== DIRECTIONS ==
(1) In the seashell story, list the shell colors named in the first paragraph.
(2) Please return the passage of the seashell story starting at "For me it is" and ending at "desirable collectors item.".

== DOCUMENT EXCERPT ==
Seashells By The Sea Shore

For me it is the end to the perfect day. The wind is blowing softly and the sandpipers are scuttling along the shore while the sun’s golden glow shimmers as it sinks below the waves. My six-year-old son skips alongside the sea, his jet-black hair flying behind him. He delights in the unfamiliarity of the shore songs that greet us and offer up the oceans bounties…shells of many colors: brown, tan, black, white and an occasional tinge of pink. He runs collecting both big and small. Paul scoops them up, washes them off, and dumps them in the bag as we make our way down the beach. I help pointing out the errant ones that he has missed along the way. But of course, I leave the chipped and broken shells whose imperfections make them less than a desirable collectors item.

“Mom, LOOK at all my shells,” his voice booms. “There are hundreds of them.”

I peek my head into the bag. Bits and pieces with jagged edges greet me.

“But Paul, these shells are all broken,” I say, trying to be helpful. “Why don’t you collect ones like this?” handing him a perfect specimen that has just washed ashore.

“But Mom, they don’t have to be whole to be perfect. They are beautiful just the way they are. God thinks that about you too.”

And with that, he looks into my eyes and holds my gaze with those deep brown eyes of his. Then he reaches in the bag and gives me a dirty black shell, the majority of whose pieces are scattered over the bottom of the Atlantic. Yet, when I turn the shell over I see he is right. The center makes a perfect circle which circles back upon itself. The color is uniform and is as dark as ebony. And as I stare at that shell I suddenly see my son within it. They both have a few cracks and even some missing pieces. Suddenly I come to the realization that they are indeed both perfect just the way they are.

Sometimes it just takes a six-year old boy with autism to remind you that perfection is in the eye of the beholder and that it is all around us just waiting to be discovered.

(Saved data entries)
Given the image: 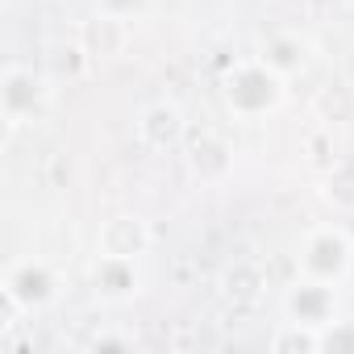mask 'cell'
Here are the masks:
<instances>
[{
    "mask_svg": "<svg viewBox=\"0 0 354 354\" xmlns=\"http://www.w3.org/2000/svg\"><path fill=\"white\" fill-rule=\"evenodd\" d=\"M221 96H225V109L238 121H263V117H271V113L283 109V100H288V75H279L263 55L259 59H238L221 75Z\"/></svg>",
    "mask_w": 354,
    "mask_h": 354,
    "instance_id": "obj_1",
    "label": "cell"
},
{
    "mask_svg": "<svg viewBox=\"0 0 354 354\" xmlns=\"http://www.w3.org/2000/svg\"><path fill=\"white\" fill-rule=\"evenodd\" d=\"M50 109H55L50 80L26 63H5V71H0V117H5V125L9 129L38 125L50 117Z\"/></svg>",
    "mask_w": 354,
    "mask_h": 354,
    "instance_id": "obj_2",
    "label": "cell"
},
{
    "mask_svg": "<svg viewBox=\"0 0 354 354\" xmlns=\"http://www.w3.org/2000/svg\"><path fill=\"white\" fill-rule=\"evenodd\" d=\"M350 259H354V238L342 225H313L300 242L296 254V271L304 279H321L333 288H346L350 275Z\"/></svg>",
    "mask_w": 354,
    "mask_h": 354,
    "instance_id": "obj_3",
    "label": "cell"
},
{
    "mask_svg": "<svg viewBox=\"0 0 354 354\" xmlns=\"http://www.w3.org/2000/svg\"><path fill=\"white\" fill-rule=\"evenodd\" d=\"M0 288H5L26 313H42L63 296V275L50 259H17V263H9Z\"/></svg>",
    "mask_w": 354,
    "mask_h": 354,
    "instance_id": "obj_4",
    "label": "cell"
},
{
    "mask_svg": "<svg viewBox=\"0 0 354 354\" xmlns=\"http://www.w3.org/2000/svg\"><path fill=\"white\" fill-rule=\"evenodd\" d=\"M184 162L192 171V180L217 188V184L230 180V171H234V146L213 125H188V133H184Z\"/></svg>",
    "mask_w": 354,
    "mask_h": 354,
    "instance_id": "obj_5",
    "label": "cell"
},
{
    "mask_svg": "<svg viewBox=\"0 0 354 354\" xmlns=\"http://www.w3.org/2000/svg\"><path fill=\"white\" fill-rule=\"evenodd\" d=\"M92 296L100 304H133L146 292V275H142V259H117V254H96L92 259Z\"/></svg>",
    "mask_w": 354,
    "mask_h": 354,
    "instance_id": "obj_6",
    "label": "cell"
},
{
    "mask_svg": "<svg viewBox=\"0 0 354 354\" xmlns=\"http://www.w3.org/2000/svg\"><path fill=\"white\" fill-rule=\"evenodd\" d=\"M283 317L288 321H300V325H313V329H325L333 317H342L337 288L333 283H321V279L296 275V283L283 292Z\"/></svg>",
    "mask_w": 354,
    "mask_h": 354,
    "instance_id": "obj_7",
    "label": "cell"
},
{
    "mask_svg": "<svg viewBox=\"0 0 354 354\" xmlns=\"http://www.w3.org/2000/svg\"><path fill=\"white\" fill-rule=\"evenodd\" d=\"M133 133H138V142H142L146 150L162 154V150H171V146H184L188 121H184L180 104H171V100H154V104H146V109L138 113Z\"/></svg>",
    "mask_w": 354,
    "mask_h": 354,
    "instance_id": "obj_8",
    "label": "cell"
},
{
    "mask_svg": "<svg viewBox=\"0 0 354 354\" xmlns=\"http://www.w3.org/2000/svg\"><path fill=\"white\" fill-rule=\"evenodd\" d=\"M150 250V225L133 213H117L100 221L96 234V254H117V259H142Z\"/></svg>",
    "mask_w": 354,
    "mask_h": 354,
    "instance_id": "obj_9",
    "label": "cell"
},
{
    "mask_svg": "<svg viewBox=\"0 0 354 354\" xmlns=\"http://www.w3.org/2000/svg\"><path fill=\"white\" fill-rule=\"evenodd\" d=\"M125 42H129V21H117L109 13L88 17L80 30V50L88 59H117L125 50Z\"/></svg>",
    "mask_w": 354,
    "mask_h": 354,
    "instance_id": "obj_10",
    "label": "cell"
},
{
    "mask_svg": "<svg viewBox=\"0 0 354 354\" xmlns=\"http://www.w3.org/2000/svg\"><path fill=\"white\" fill-rule=\"evenodd\" d=\"M263 59L279 71V75H296V71H304L308 67V42L300 38V34H275V38H267V46H263Z\"/></svg>",
    "mask_w": 354,
    "mask_h": 354,
    "instance_id": "obj_11",
    "label": "cell"
},
{
    "mask_svg": "<svg viewBox=\"0 0 354 354\" xmlns=\"http://www.w3.org/2000/svg\"><path fill=\"white\" fill-rule=\"evenodd\" d=\"M321 196L337 209V213H354V154H342L325 175H321Z\"/></svg>",
    "mask_w": 354,
    "mask_h": 354,
    "instance_id": "obj_12",
    "label": "cell"
},
{
    "mask_svg": "<svg viewBox=\"0 0 354 354\" xmlns=\"http://www.w3.org/2000/svg\"><path fill=\"white\" fill-rule=\"evenodd\" d=\"M259 296H263V271L254 263H234L225 271V300L250 308V304H259Z\"/></svg>",
    "mask_w": 354,
    "mask_h": 354,
    "instance_id": "obj_13",
    "label": "cell"
},
{
    "mask_svg": "<svg viewBox=\"0 0 354 354\" xmlns=\"http://www.w3.org/2000/svg\"><path fill=\"white\" fill-rule=\"evenodd\" d=\"M275 354H321V329L313 325H300V321H283L271 342H267Z\"/></svg>",
    "mask_w": 354,
    "mask_h": 354,
    "instance_id": "obj_14",
    "label": "cell"
},
{
    "mask_svg": "<svg viewBox=\"0 0 354 354\" xmlns=\"http://www.w3.org/2000/svg\"><path fill=\"white\" fill-rule=\"evenodd\" d=\"M317 121L321 125H346L350 117H354V88H346V84H329V88H321L317 92Z\"/></svg>",
    "mask_w": 354,
    "mask_h": 354,
    "instance_id": "obj_15",
    "label": "cell"
},
{
    "mask_svg": "<svg viewBox=\"0 0 354 354\" xmlns=\"http://www.w3.org/2000/svg\"><path fill=\"white\" fill-rule=\"evenodd\" d=\"M337 158H342V150H337V142H333V125H317V129L304 138V162H308V171L325 175Z\"/></svg>",
    "mask_w": 354,
    "mask_h": 354,
    "instance_id": "obj_16",
    "label": "cell"
},
{
    "mask_svg": "<svg viewBox=\"0 0 354 354\" xmlns=\"http://www.w3.org/2000/svg\"><path fill=\"white\" fill-rule=\"evenodd\" d=\"M321 354H354V317H333L321 329Z\"/></svg>",
    "mask_w": 354,
    "mask_h": 354,
    "instance_id": "obj_17",
    "label": "cell"
},
{
    "mask_svg": "<svg viewBox=\"0 0 354 354\" xmlns=\"http://www.w3.org/2000/svg\"><path fill=\"white\" fill-rule=\"evenodd\" d=\"M146 9H150V0H96V13H109V17H117V21H138V17H146Z\"/></svg>",
    "mask_w": 354,
    "mask_h": 354,
    "instance_id": "obj_18",
    "label": "cell"
},
{
    "mask_svg": "<svg viewBox=\"0 0 354 354\" xmlns=\"http://www.w3.org/2000/svg\"><path fill=\"white\" fill-rule=\"evenodd\" d=\"M88 350H133V337L129 333H96L88 342Z\"/></svg>",
    "mask_w": 354,
    "mask_h": 354,
    "instance_id": "obj_19",
    "label": "cell"
},
{
    "mask_svg": "<svg viewBox=\"0 0 354 354\" xmlns=\"http://www.w3.org/2000/svg\"><path fill=\"white\" fill-rule=\"evenodd\" d=\"M346 288H354V259H350V275H346Z\"/></svg>",
    "mask_w": 354,
    "mask_h": 354,
    "instance_id": "obj_20",
    "label": "cell"
}]
</instances>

== TASK RESPONSES ==
(1) brown, tan, black, white, pink

(2)
For me it is the end to the perfect day. The wind is blowing softly and the sandpipers are scuttling along the shore while the sun’s golden glow shimmers as it sinks below the waves. My six-year-old son skips alongside the sea, his jet-black hair flying behind him. He delights in the unfamiliarity of the shore songs that greet us and offer up the oceans bounties…shells of many colors: brown, tan, black, white and an occasional tinge of pink. He runs collecting both big and small. Paul scoops them up, washes them off, and dumps them in the bag as we make our way down the beach. I help pointing out the errant ones that he has missed along the way. But of course, I leave the chipped and broken shells whose imperfections make them less than a desirable collectors item.